+++ Document excerpt
שתף
14.03.2010

Health Min., Israel Medical Association probing whether physicians failed to
report torture of Palestinian detainee
Sun., March 14, 2010 Adar 28, 5770 [Print Edition Front Page]
By Dan Even
The Health Ministry and the Israel Medical Association are examining claims that doctors at
Laniado Hospital in Netanya and at Kishon Prison violated international law in failing to
report that a Palestinian prisoner had been subjected to torture that resulted in serious
injuries, and in releasing him back to Shin Bet interrogators after he allegedly told them he
was being abused. A petition to the High Court was filed a week ago, requesting that
Attorney General Yehuda Weinstein order a criminal probe into the Shin Bet security service
officer who interrogated the suspect, 21-year-old Jihad Mughrabi, in 2008. Haaretz first
exposed the matter in August 2008, when Mughrabi was transferred by Shin Bet
investigators to Laniado for medical treatment due to internal bleeding and respiratory
difficulties. After only two hours of treatment, however, he was released back into the hands
of the Shin Bet. According to the petition, Mughrabi told doctors he was being tortured while
held in detention. Mughrabi had been detained by Israel Defense Forces troops in April of
that year on suspicion of indirect involvement in a shooting attack that claimed the lives of
two Israeli security guards in Nitzanei Oz, an industrial area just west of the Green Line from
Mughrabi’s hometown of Tul Karm. Shortly thereafter, Mughrabi was transferred to Kishon
Prison near Haifa, where he claims he was subjected to torture and degrading treatment at the
hands of Shin Bet officers. A petition filed to the Prison Service last week by the Public
Committee Against Torture in Israel claims Mughrabi suffered a series of abuses, including
wounds to the head, and was threatened with the incarceration of his family members and the
demolition of their home.
++++++
--- Task item A ---
Please list every person named in the article about the Palestinian detainee.
--- Task item B ---
Write the next part of the article about the Palestinian detainee, picking up right after its last sentence.
+++ Dataset excerpts
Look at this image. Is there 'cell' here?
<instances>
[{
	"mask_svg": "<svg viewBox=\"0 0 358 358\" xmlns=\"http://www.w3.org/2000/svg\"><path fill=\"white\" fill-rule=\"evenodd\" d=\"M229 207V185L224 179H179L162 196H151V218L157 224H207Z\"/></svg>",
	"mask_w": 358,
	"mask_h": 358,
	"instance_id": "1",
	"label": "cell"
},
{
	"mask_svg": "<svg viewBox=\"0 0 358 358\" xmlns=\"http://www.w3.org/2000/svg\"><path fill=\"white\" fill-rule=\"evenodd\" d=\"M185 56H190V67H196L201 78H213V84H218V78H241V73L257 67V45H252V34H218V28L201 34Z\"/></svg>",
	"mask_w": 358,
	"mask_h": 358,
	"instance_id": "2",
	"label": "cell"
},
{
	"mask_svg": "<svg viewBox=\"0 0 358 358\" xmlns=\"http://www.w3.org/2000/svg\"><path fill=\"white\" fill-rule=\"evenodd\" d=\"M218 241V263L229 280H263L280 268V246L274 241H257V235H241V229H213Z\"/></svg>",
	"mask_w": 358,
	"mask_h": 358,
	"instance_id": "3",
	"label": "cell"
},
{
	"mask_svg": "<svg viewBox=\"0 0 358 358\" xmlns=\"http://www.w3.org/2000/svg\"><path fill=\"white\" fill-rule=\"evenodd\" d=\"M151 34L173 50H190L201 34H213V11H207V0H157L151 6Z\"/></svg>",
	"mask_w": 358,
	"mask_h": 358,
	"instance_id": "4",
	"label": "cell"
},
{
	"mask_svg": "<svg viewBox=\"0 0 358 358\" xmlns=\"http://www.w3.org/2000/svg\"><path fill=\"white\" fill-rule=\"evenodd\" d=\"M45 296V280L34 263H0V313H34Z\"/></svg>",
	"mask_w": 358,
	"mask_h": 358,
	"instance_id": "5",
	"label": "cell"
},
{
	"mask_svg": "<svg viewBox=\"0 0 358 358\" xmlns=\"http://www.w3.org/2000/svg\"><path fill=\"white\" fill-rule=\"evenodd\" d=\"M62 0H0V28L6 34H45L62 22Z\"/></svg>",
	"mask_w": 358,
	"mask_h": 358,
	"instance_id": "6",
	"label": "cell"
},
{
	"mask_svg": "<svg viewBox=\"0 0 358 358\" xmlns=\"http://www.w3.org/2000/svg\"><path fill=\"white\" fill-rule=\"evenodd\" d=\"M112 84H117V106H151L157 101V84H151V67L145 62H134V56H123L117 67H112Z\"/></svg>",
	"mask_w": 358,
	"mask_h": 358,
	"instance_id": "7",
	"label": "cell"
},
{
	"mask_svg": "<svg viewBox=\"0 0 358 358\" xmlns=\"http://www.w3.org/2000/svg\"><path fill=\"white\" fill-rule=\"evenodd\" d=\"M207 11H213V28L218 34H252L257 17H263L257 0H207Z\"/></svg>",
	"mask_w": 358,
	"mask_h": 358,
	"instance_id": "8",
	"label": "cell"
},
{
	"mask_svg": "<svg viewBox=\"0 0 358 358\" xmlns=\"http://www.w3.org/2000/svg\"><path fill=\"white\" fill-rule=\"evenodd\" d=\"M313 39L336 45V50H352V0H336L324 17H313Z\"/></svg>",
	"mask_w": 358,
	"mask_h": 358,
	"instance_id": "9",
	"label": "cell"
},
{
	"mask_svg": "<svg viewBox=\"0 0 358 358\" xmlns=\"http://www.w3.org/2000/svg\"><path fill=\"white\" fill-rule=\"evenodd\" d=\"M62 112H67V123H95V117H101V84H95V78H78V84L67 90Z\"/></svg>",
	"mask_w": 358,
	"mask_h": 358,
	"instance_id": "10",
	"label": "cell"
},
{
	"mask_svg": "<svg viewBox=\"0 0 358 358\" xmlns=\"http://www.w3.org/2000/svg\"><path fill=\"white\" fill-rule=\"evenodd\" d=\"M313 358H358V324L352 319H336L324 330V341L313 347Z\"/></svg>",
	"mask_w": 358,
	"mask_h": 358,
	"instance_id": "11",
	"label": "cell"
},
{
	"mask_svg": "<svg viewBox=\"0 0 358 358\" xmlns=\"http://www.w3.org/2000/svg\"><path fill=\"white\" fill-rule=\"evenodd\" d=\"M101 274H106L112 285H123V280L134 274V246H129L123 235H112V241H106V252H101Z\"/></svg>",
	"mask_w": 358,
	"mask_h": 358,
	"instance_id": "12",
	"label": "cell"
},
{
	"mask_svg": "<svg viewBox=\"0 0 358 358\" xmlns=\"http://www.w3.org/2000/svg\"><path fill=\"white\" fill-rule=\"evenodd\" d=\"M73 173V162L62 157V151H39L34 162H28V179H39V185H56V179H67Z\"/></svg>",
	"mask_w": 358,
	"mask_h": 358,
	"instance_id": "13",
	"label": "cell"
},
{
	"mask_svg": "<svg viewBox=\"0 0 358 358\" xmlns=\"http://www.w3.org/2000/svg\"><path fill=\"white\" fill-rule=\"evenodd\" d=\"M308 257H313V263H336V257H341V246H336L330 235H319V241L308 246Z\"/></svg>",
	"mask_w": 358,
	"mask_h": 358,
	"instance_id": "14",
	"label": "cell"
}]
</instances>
++++++
--- Response A ---
Dan Even, Yehuda Weinstein, Jihad Mughrabi

--- Response B ---
The petition, filed by attorney Nabil Dakwar, stated that the Shin Bet officers offered
Mughrabi alcohol and the services of prostitutes, which he declined. They later left him alone
for the night, it continued, only to return suddenly and begin beating the suspect and striking
him with their personal weapons. Mughrabi fainted, the petition stated, and was later found
to be suffering from massive head wounds and facial lacerations. The Health Ministry is now
examining whether the physicians who treated Mughrabi violated the 1975 Declaration of
Tokyo, adopted by the Israel Medical Association in 2007 − which declares torture to be
“contrary to the laws of humanity” and antithetical to the “higher purpose” of the physician.
In early 2008, then-director of the Health Ministry Avi Yisraeli rejected a request from
Physicians for Human Rights to issue instructions prohibiting doctors from cooperating with
investigators in committing torture. Two weeks after his hospitalization, an indictment was
filed against Mughrabi − not in connection to the murder of the two Israelis, but charging
him with involvement in an ultimately unsuccessful attempt to steal the personal weapons of
IDF soldiers for use against them. Mughrabi was held on charges of carrying a concealed
weapon, and released three months later on a plea bargain. He is currently serving a prison
sentence for unlawful entry into Israel and is slated for release in two months. On Tuesday,
Supreme Court Justice Esther Hayut instructed Weinstein to respond to the petition within 30
days. The Shin Bet said in response, “Mughrabi was interrogated according to the law, but he
struck two Shin Betofficers and caused injuries. In gaining control of him the suspect was
lightly hurt and admitted for medical treatment.”